++++ Data provided
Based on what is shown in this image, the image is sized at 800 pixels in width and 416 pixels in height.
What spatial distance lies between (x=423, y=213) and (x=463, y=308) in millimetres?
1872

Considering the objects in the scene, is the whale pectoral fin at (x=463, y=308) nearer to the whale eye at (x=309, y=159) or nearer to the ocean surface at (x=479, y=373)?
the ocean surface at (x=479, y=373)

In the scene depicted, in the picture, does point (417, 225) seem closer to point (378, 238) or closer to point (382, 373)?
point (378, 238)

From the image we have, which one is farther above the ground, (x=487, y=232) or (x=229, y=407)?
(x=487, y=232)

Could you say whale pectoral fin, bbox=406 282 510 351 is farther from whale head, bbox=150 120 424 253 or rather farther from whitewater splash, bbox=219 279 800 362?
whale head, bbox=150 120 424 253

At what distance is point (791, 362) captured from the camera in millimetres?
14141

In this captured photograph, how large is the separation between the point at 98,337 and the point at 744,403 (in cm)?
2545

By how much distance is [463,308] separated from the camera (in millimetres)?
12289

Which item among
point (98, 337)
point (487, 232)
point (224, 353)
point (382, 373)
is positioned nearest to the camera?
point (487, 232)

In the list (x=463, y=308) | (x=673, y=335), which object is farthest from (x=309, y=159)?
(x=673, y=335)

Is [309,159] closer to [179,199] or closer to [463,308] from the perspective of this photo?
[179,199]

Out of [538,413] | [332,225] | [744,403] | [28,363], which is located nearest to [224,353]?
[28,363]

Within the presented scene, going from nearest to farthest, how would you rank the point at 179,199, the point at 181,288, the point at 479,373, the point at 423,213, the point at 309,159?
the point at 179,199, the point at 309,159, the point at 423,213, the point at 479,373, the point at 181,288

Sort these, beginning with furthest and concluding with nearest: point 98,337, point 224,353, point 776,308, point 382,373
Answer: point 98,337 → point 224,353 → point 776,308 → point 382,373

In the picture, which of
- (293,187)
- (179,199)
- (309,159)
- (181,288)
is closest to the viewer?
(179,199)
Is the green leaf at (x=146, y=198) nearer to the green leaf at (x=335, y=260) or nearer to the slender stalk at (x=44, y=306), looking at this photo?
++++++++
[Set task] Reproduce the data, keeping every line exactly the same.

[Worked answer]
Based on what is shown in this image, the image is sized at 800 pixels in width and 416 pixels in height.
What spatial distance lies between (x=423, y=213) and (x=463, y=308) in millimetres?
1872

Considering the objects in the scene, is the whale pectoral fin at (x=463, y=308) nearer to the whale eye at (x=309, y=159) or nearer to the ocean surface at (x=479, y=373)?
the ocean surface at (x=479, y=373)

In the scene depicted, in the picture, does point (417, 225) seem closer to point (378, 238) or closer to point (382, 373)?
point (378, 238)

From the image we have, which one is farther above the ground, (x=487, y=232) or (x=229, y=407)?
(x=487, y=232)

Could you say whale pectoral fin, bbox=406 282 510 351 is farther from whale head, bbox=150 120 424 253 or rather farther from whitewater splash, bbox=219 279 800 362?
whale head, bbox=150 120 424 253

At what distance is point (791, 362) captured from the camera in millimetres?
14141

In this captured photograph, how large is the separation between the point at 98,337 and the point at 744,403 (in cm)?
2545

By how much distance is [463,308] separated from the camera (in millimetres)?
12289

Which item among
point (98, 337)
point (487, 232)
point (224, 353)
point (382, 373)
is positioned nearest to the camera?
point (487, 232)

In the list (x=463, y=308) | (x=673, y=335), which object is farthest from (x=309, y=159)?
(x=673, y=335)

Is [309,159] closer to [179,199] or closer to [463,308] from the perspective of this photo?
[179,199]

Out of [538,413] | [332,225] | [744,403] | [28,363], which is located nearest to [224,353]?
[28,363]

Within the presented scene, going from nearest to farthest, how would you rank the point at 179,199, the point at 181,288, the point at 479,373, the point at 423,213, the point at 309,159?
the point at 179,199, the point at 309,159, the point at 423,213, the point at 479,373, the point at 181,288

Sort these, beginning with furthest and concluding with nearest: point 98,337, point 224,353, point 776,308, point 382,373
Answer: point 98,337 → point 224,353 → point 776,308 → point 382,373

In the picture, which of
- (293,187)
- (179,199)
- (309,159)
- (181,288)
is closest to the viewer?
(179,199)
Is the green leaf at (x=146, y=198) nearer to the green leaf at (x=335, y=260) or nearer to the slender stalk at (x=44, y=306), looking at this photo?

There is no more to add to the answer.